» **WHAT TO DO**:
a) Change "written" to "formal" in the thread about "no" as a tag question, and give the stretch starting at "El viaje tarda tres horas ¿verdad?_" and ending at "shortest the better." with that one change made.
b) Write the next part of the forum thread on using a plain "no" as a tag question, picking up after its final post.

» **EXCERPTED PASSAGE**:
# a simple "no" as tag question



## Encolpius

Good morning ladies & getntelem, I wonder if you can use a simple "no" nohting mor as tag question in different languages. I have checked some dictionaries and found out it is quite common in Romance langauges. How about other languages. There has been a similar thread about tag questions here, but I am interested only in a simple no. I have the feeling it is quite a *colloquial & expressive *tag question but so much the better. Here go some example I have found in Oxford dictionaries or known.
*Hungarian*:  Megyünk, nem? (Are we going, no?)
*Czech*: Jedeme, ne? (the same)
*Spanish*: Está mejor, no? 
*French*: C'est difficile, non? 
*Italian*: Lo farai, no? 
*German*: Du gehst doch jetzt noch *nicht*, nein?
(The black sheep of the list they use no-no)
Thanks for your cooperation and have a productive day
Encolpius from Prague


----------



## Olaszinhok

Encolpius said:


> *Italian*: Lo farai, no?


In my opinion, it's much more common: *lo farai, non è vero? (vero?)* With the same meaning as in your example.


----------



## gato radioso

As far as Spanish is concerned, your input is perfectly natural, although we sometimes replace it with "¿verdad?"

_El viaje tarda tres horas ¿no?
El viaje tarda tres horas ¿verdad?_

I guess that in a written context we´d tend to use more elaborated structures, but in spoken language, especially in colloquial contexts, when the concrete situation can explain many things by itself, the shortest the better.


----------



## Zec

Simple no as a tag question is a stereotypical feature of the Zagreb dialect, e.g. the _very_ stereotypical _Kužiš, ne?_ 'You get it, no?' (unfortunately, I don't feel confident inventing a less stereotypical example). In standard Croatian the tag question is _zar ne_, with an emphatic particle.

» **EXTRACTED ENTRIES**:
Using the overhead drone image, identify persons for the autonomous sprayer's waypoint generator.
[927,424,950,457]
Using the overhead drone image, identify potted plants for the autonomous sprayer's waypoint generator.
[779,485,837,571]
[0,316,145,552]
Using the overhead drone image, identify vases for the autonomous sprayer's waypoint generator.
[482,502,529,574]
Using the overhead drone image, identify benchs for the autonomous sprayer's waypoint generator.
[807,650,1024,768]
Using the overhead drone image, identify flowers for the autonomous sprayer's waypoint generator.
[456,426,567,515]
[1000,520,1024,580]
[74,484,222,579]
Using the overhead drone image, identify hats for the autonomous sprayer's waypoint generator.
--
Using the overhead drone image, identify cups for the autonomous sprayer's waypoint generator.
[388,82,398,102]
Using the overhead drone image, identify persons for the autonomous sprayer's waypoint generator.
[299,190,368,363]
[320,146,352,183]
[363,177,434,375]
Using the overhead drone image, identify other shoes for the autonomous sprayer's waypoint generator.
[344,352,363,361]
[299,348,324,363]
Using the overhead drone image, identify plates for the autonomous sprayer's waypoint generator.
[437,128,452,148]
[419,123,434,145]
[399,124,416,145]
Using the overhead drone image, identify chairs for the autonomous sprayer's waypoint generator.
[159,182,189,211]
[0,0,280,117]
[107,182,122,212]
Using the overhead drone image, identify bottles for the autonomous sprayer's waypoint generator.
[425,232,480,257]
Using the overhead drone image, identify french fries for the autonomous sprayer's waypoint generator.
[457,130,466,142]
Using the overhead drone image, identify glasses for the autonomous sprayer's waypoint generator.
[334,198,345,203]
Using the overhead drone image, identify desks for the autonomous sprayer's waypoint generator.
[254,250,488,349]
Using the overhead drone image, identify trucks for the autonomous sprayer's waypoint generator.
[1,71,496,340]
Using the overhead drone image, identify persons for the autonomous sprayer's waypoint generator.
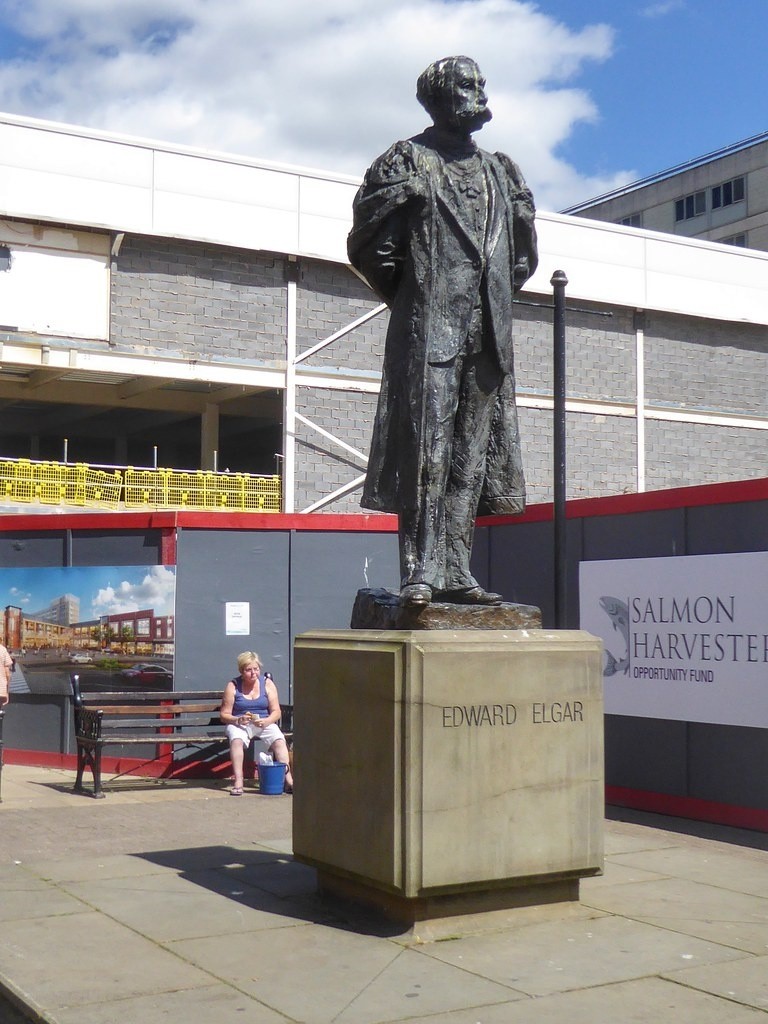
* * *
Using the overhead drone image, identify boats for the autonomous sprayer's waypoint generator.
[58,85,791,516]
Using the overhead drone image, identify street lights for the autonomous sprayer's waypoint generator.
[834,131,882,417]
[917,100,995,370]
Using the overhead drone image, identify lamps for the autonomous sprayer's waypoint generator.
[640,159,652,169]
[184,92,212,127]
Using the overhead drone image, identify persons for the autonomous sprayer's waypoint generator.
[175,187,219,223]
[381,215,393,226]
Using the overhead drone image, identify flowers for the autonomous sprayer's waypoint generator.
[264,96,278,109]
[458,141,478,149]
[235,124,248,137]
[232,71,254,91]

» **RESPONSES BY TASK**:
a)
El viaje tarda tres horas ¿verdad?_

I guess that in a formal context we´d tend to use more elaborated structures, but in spoken language, especially in colloquial contexts, when the concrete situation can explain many things by itself, the shortest the better.

b)
----------



## Penyafort

The three common possibilities in *Catalan*: no, yes, truth.

*no *- Vindràs demà, no? ('You'll come tomorrow, no?')​*oi *[Catalan cognate of French oui and Occitan oc; from Latin hoc] - Vindràs demà, oi? ('You'll come tomorrow, yes?')​*veritat *- Vindràs demà, veritat? ('You'll come tomorrow, truth?) [This one is more common among Valencians]​


----------



## merquiades

It sounds a bit foreign to add _no?_ to the end of a sentence to make a question in English.   It's usually done with _right? _sometimes _eh?   
You're coming, right?  The trip lasts 2 hours, right?_


----------



## Awwal12

In Russian "идём, нет?" (lit. "we're going, no?") works as well. It isn't as inquisitive as the usual question tags, and is more soft and indifferent than "are we going or not".


----------



## Penyafort

merquiades said:


> It sounds a bit foreign to add _no?_ to the end of a sentence to make a question in English.   It's usually done with _right? _sometimes _eh?
> You're coming, right?  The trip lasts 2 hours, right?_



I can assure you that many British and American expats in Spain end up adopting that _no? _


----------



## merquiades

Penyafort said:


> I can assure you that many British and American expats in Spain end up adopting that _no? _


I do not doubt this.  It's very convenient.


----------



## Red Arrow

This is sometimes used in Dutch:
_"Dat was de bedoeling, nee?"_
=> This implies that you think that the person you are speaking to disagrees.

The modal particle "toch" is more common:
_"Dat was toch de bedoeling?"
"Dat was de bedoeling, toch?"_
=> You are asking if they agree, without guessing what their response will be.


----------



## ain'ttranslationfun?

In French, everything is q-tagged "..., n'est-ce pas?"


----------



## apmoy70

Greek:

*«Θα πάμε, ή όχι;»* [θa ˈpa.me i ˈɔ.çi?] --> _Shall we ɡo, or not?_
Sometimes the adverb *«μήπως»* [ˈmi.pɔs] precedes «όχι» as emphasis: *«θα πάμε, ή μήπως όχι;»* --> _Shall we go, or perhaps not?_


----------



## merquiades

ain'ttranslationfun? said:


> In French, everything is q-tagged "..., n'est-ce pas?"


Definitely but they also use a lot of "non?" and "oui?"


----------



## Frieder

Encolpius said:


> *German*: Du gehst doch jetzt noch *nicht*, nein?


... doesn't sound very idiomatic. In these cases we prefer the tag question " ,oder?"

", nein?" as a tag question does not exist in German (only in inapt translations maybe).


----------



## Encolpius

I still trust Duden more.


----------



## ain'ttranslationfun?

merquiades said:


> Definitely but they also use a lot of "non?" and "oui?"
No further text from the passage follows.